Comment expliquez-vous le pic du taux de logements vacants en 2017?

U.P.: Deux raisons pourraient l’expliquer. D’une part, le fait d’avoir construit beaucoup dans les années précédentes, et d’autre part, le recul de l’immigration. Cette dernière est sans doute impactée par la bonne santé économique de l’Allemagne, car les cantons qui arrivent en tête de liste des logements vacants sont, comme par hasard, Argovie et Soleure. Contrairement à Zurich et à Bâle, très densément peuplées, ces localités, offrant des grands volumes de terrains nus, sont toujours très prisées des constructeurs, qui peuvent y bâtir sans entraves. Mais, avec la chute du nombre d’immigrés, les logements locatifs se retrouvent désertés, car le peu d’arrivants se concentrent dans les grands centres urbains.
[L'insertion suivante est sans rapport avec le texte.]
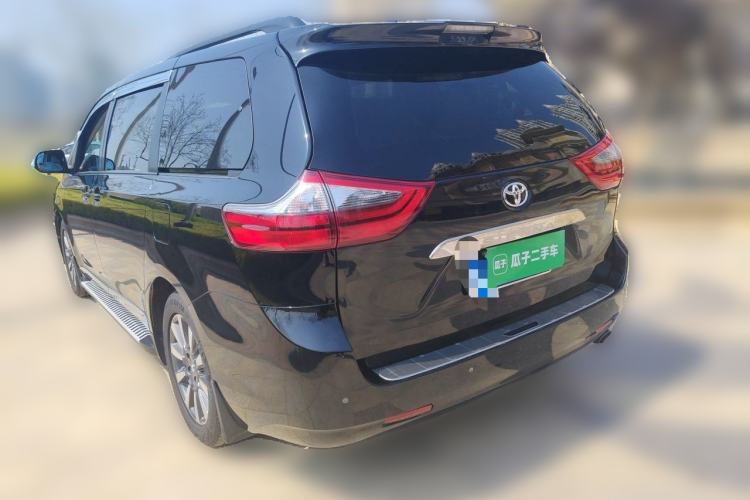 Used Toyota SIENNA 2019 3.5L Four-Wheel Drive XLE 7 Seats U.S. Specification Rear Left 45 Deg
Quelles est la fourchette des prix de loyers prisés?

U.P.: Cela dépend du lieu et du budget des ménages. Dans la ville de Zurich, par exemple, trouver un appartement à louer pour une famille en dessous de 4’000 francs mensuels est très compliqué. Bien que les salaires y soient environ 20% plus élevés qu’ailleurs dans le pays, ce montant reste tout de même hors de la portée de la plupart des consommateurs. Tandis qu’à Lausanne, le coût d’un logement similaire se situe à 3'000 francs. Toutes les offres en dessous de ces seuils sont évidemment très prisées.

«Ce n’est pas forcément la typologie de l’objet locatif qui prévaut,
mais la qualité de son emplacement.»
Est-ce que les loyers des biens locatifs vont continuer à baisser?

L.A.: Les zones en souffrance actuellement sont celles qui se trouvent dans les périphéries ou dans des régions isolées géographiquement. Concernant les locaux commerciaux, la demande restera forte pour toutes les surfaces – anciennes ou neuves – situées au centre-ville, car les professionnels auront toujours besoin d’une adresse prestigieuse.

Où faut-il investir en priorité dans les années à venir: les surfaces commerciales ou les logements habitables?

L.A.: Ce n’est pas forcément la typologie de l’objet locatif qui prévaut, mais la qualité de son emplacement. Concernant la rentabilité des investissements, avec le vieillissement de la population, le secteur des logements spécialisés pour seniors pourrait offrir de belles opportunités dans les années à venir.